TEMPO.CO, Jakarta - Direktur Perpajakan Internasional Direktorat Jenderal Pajak John Hutagaol mengatakan komunitas otoritas pajak sedunia telah sepakat untuk mendorong keterbukaan informasi secara sukarela. Untuk itu, mereka sepakat untuk melahirkan Automatic Exchange of Information (AEoI) dan Base Erosion and Profit Shifting (BEPS).
Dalam BEPS, menurut John, terdapat 15 rencana aksi. Ditjen Pajak tengah mengkaji rencana aksi ke-12, mandatory disclosure rules, untuk diadopsi dalam regulasi domestik. "Ditjen Pajak dalam proses mempelajari dan kami akan mengeluarkan aturan itu," kata John di Kantor Pusat Ditjen Pajak, Jakarta, Jumat, 17 Maret 2017.
Baca: Pertukaran Data Pajak, OJK Siapkan Sejumlah Aturan Ini
Salah satu contoh negara yang sudah melaksanakan rencana aksi ke-12 BEPS melalui regulasi di negaranya adalah Inggris. "Apa yang diwajibkan?

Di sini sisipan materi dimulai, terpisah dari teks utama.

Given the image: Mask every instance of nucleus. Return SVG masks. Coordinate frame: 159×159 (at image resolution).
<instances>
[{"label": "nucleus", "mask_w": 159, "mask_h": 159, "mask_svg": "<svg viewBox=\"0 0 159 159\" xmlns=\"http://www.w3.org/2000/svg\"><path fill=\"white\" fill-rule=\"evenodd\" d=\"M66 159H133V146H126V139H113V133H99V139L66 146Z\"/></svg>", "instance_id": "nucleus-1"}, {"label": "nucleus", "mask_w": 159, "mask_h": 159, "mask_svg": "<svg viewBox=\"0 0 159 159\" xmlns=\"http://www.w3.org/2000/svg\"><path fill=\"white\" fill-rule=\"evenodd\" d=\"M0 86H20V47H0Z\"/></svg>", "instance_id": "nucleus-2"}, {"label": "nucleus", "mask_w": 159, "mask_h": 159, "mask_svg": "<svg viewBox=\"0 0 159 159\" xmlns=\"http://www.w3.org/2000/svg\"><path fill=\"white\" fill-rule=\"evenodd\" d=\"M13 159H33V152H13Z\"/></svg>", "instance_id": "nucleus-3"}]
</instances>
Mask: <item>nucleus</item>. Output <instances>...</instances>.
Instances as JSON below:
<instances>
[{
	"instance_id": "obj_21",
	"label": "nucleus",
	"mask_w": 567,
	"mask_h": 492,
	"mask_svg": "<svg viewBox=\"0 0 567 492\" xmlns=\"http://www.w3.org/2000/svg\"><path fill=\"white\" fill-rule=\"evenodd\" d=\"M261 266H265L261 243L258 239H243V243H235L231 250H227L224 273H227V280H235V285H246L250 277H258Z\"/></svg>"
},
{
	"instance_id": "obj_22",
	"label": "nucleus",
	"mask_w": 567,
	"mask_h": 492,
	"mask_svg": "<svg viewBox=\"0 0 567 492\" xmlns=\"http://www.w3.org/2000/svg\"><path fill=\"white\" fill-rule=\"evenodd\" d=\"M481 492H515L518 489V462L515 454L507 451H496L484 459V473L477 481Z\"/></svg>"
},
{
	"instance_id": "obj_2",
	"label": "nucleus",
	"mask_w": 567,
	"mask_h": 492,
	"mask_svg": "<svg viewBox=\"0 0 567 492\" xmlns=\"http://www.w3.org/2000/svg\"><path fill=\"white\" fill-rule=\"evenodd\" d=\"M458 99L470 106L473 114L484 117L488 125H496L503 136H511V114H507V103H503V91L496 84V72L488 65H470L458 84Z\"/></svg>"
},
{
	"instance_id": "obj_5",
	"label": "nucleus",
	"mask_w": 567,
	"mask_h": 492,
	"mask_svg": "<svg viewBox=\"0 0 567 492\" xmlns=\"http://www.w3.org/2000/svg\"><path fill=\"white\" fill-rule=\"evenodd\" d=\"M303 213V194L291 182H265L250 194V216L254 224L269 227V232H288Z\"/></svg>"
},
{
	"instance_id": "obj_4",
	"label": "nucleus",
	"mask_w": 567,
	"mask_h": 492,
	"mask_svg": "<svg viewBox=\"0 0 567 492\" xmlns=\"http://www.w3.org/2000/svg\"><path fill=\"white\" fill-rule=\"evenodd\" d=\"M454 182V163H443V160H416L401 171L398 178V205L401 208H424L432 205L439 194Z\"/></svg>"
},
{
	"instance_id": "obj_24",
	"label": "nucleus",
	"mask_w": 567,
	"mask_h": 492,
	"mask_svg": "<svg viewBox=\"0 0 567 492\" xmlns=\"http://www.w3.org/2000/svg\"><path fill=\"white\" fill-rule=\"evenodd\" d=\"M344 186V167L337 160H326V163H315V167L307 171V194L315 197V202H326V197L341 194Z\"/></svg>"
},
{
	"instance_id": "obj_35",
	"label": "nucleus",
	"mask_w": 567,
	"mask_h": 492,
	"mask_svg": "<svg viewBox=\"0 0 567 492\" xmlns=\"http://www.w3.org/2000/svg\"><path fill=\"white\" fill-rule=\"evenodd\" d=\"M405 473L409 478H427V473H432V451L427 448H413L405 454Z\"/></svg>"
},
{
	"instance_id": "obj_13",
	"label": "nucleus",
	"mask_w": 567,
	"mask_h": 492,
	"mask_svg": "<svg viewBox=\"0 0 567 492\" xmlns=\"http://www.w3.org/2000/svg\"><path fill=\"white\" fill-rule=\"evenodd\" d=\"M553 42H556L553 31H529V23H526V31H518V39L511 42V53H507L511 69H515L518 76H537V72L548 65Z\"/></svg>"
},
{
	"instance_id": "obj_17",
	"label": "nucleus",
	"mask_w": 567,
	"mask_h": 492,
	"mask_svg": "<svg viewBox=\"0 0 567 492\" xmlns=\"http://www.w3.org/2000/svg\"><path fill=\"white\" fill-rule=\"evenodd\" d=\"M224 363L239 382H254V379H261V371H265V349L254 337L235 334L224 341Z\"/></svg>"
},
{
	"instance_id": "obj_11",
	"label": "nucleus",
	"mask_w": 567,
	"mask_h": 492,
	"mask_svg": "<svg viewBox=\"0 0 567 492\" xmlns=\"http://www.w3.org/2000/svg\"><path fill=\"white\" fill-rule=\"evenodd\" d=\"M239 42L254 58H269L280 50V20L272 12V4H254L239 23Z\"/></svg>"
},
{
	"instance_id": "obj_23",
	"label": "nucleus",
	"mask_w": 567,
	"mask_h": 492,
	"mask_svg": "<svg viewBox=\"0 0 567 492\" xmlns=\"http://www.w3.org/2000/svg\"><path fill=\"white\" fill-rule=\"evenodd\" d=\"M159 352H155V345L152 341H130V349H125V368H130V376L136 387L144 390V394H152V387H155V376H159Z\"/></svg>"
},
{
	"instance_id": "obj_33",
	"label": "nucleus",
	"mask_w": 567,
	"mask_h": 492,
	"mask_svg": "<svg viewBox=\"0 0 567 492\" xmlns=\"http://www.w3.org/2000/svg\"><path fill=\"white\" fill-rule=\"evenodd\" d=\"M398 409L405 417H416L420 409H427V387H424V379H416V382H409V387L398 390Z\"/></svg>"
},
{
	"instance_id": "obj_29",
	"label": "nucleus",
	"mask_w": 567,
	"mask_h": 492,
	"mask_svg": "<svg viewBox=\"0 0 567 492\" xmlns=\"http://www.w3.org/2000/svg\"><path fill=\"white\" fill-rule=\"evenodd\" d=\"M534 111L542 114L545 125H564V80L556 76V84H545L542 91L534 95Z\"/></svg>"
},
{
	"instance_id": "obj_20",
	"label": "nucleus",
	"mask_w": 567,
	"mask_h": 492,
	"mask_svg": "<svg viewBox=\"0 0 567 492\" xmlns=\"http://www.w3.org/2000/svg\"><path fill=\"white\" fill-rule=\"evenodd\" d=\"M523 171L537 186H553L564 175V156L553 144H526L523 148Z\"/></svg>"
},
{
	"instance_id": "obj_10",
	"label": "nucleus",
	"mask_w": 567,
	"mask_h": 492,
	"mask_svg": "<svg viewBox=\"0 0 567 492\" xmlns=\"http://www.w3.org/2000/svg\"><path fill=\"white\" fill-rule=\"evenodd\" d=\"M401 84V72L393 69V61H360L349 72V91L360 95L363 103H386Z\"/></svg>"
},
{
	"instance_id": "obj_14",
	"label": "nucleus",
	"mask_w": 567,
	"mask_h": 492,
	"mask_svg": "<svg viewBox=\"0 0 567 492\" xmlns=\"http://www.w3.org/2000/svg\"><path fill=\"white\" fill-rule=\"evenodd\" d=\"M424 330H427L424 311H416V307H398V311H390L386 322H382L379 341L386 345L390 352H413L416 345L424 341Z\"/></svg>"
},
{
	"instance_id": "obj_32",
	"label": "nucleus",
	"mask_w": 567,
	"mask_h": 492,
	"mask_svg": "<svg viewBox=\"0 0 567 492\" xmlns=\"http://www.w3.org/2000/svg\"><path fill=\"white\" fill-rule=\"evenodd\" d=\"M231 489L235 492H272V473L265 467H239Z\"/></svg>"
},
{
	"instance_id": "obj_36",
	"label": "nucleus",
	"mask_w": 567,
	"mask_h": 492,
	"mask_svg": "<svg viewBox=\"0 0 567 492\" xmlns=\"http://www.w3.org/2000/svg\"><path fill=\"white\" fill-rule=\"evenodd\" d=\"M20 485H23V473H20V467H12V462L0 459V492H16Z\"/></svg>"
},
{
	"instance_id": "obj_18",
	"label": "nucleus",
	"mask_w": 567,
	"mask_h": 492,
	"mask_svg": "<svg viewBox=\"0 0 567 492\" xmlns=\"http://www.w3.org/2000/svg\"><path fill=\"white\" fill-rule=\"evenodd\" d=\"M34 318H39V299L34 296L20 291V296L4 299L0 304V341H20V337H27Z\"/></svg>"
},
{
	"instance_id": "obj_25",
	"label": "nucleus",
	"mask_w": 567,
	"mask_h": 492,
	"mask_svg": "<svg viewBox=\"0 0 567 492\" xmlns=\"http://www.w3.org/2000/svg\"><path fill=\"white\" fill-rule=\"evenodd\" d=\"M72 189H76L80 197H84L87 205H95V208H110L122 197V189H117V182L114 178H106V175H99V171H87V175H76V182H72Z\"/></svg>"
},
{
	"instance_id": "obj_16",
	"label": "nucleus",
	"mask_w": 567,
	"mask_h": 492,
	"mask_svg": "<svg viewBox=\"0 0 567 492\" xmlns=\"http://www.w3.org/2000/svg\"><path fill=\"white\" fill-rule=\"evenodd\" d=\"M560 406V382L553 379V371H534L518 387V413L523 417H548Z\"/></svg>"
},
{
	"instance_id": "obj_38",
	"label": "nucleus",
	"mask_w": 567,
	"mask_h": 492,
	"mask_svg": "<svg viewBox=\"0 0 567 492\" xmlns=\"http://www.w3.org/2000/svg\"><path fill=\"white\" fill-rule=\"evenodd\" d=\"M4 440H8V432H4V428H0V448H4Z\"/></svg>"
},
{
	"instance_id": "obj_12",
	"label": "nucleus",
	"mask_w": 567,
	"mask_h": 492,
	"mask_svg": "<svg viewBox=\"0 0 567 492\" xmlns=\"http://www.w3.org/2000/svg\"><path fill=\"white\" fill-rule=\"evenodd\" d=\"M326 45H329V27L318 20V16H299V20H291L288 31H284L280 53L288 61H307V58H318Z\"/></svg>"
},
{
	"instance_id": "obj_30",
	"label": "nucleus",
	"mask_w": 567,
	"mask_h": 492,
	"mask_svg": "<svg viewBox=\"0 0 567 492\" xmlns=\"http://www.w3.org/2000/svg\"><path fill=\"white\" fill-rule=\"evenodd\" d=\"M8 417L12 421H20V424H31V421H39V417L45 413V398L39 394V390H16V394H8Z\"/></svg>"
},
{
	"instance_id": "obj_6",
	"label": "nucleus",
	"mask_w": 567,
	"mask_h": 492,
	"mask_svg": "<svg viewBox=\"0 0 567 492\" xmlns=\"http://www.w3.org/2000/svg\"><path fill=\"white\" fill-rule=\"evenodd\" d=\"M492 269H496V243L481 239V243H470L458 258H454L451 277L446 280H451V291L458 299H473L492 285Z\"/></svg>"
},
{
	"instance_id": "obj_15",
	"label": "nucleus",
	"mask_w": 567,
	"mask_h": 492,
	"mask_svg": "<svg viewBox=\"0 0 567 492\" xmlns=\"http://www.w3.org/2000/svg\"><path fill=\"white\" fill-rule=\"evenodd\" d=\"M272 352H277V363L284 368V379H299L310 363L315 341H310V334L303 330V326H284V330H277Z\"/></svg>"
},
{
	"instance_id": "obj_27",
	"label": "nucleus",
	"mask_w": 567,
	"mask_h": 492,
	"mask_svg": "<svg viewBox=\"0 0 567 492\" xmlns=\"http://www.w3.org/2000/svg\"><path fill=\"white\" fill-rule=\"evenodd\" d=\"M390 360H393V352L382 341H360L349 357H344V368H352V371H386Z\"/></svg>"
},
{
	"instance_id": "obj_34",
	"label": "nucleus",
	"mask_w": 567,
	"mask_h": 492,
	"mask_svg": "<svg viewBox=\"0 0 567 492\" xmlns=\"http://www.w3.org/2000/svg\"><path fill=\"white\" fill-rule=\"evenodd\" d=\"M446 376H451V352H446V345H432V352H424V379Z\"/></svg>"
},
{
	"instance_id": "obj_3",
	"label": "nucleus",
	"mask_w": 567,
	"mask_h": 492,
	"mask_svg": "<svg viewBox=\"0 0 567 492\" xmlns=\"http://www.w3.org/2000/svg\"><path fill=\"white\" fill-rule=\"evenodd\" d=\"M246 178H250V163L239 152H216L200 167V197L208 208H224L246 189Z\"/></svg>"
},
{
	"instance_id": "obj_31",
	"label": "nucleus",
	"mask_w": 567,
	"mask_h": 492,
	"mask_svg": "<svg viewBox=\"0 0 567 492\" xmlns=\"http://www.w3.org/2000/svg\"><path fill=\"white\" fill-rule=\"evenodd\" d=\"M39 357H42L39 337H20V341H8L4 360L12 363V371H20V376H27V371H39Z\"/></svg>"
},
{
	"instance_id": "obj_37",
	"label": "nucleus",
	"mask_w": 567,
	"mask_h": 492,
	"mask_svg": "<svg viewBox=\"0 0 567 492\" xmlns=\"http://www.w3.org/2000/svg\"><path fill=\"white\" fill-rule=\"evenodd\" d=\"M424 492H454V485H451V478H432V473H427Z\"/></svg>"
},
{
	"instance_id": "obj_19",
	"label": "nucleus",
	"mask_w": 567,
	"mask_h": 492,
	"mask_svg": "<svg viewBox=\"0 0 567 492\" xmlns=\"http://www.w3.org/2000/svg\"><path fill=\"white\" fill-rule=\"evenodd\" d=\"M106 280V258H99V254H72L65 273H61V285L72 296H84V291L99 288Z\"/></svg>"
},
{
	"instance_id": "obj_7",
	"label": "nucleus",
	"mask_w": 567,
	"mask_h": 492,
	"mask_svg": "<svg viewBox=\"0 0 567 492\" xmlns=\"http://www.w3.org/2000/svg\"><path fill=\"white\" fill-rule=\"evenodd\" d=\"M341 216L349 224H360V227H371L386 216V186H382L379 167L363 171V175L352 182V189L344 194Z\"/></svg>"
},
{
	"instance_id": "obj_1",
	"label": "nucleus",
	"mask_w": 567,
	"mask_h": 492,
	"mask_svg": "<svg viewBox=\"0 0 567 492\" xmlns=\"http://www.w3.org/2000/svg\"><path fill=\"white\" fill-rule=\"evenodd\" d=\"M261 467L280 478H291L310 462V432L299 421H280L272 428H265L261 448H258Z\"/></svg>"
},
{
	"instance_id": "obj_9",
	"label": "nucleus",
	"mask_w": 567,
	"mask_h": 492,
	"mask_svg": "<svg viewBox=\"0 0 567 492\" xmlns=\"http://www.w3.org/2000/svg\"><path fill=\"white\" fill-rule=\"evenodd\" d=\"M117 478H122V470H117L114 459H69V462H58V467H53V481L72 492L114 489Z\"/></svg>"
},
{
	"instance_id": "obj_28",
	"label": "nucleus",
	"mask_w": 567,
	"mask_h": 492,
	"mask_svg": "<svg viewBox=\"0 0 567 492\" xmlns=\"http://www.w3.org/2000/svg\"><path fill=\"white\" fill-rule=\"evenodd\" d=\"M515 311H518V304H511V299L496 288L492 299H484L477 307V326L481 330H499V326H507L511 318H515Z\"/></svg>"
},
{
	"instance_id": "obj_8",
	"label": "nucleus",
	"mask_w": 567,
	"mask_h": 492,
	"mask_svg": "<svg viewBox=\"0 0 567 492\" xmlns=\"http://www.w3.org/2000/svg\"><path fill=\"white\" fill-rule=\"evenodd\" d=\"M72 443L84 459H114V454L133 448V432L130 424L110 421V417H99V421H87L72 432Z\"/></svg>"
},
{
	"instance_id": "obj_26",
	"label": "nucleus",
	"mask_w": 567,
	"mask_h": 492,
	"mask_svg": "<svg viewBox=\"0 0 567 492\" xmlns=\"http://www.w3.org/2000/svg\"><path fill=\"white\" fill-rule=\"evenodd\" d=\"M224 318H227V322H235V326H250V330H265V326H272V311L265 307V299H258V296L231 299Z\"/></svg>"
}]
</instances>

Jika wajib pajak melaksanakan tax planning, skema perencanaan pajaknya harus dilaporkan ke kantor pajak, termasuk promotornya," ujar John.
Promotor yang dimaksud, menurut John, adalah semua pihak yang memberikan nasehat dan arahan kepada wajib pajak untuk melakukan tax planning. "Konsultan pajak, konsultan keungan, bank, lawyer, akuntan publik, dan orang pribadi yang menyarankan wajib pajak mengenai perencanaan pajak. Dia harus report ke kantor pajak."
Selain itu, Ditjen Pajak juga akan mengadopsi empat rencana aksi yang menjadi standar minimum dalam implementasi BEPS tahap I. Rencana aksi itu adalah rencana aksi ke-5, harmful tax practices; rencana aksi ke-6, treaty abuse; rencana aksi ke-13, tranfer pricing documentation; dan rencana aksi ke-14, dispute resolution.
Simak: Pegawai Ditjen Pajak Diminta Ikut Tax Amnesty
John menambahkan, Ditjen Pajak juga tengah menyelesaikan aturan yang terkait dengan rencana aksi BEPS ke-3, yakni controlled foreign company rules. Ketentuan mengenai rencana aksi ke-3 tersebut akan diselesaikan dalam waktu dekat ini.
"Jadi bukan hanya yang empat (standar minimum) tadi," katanya.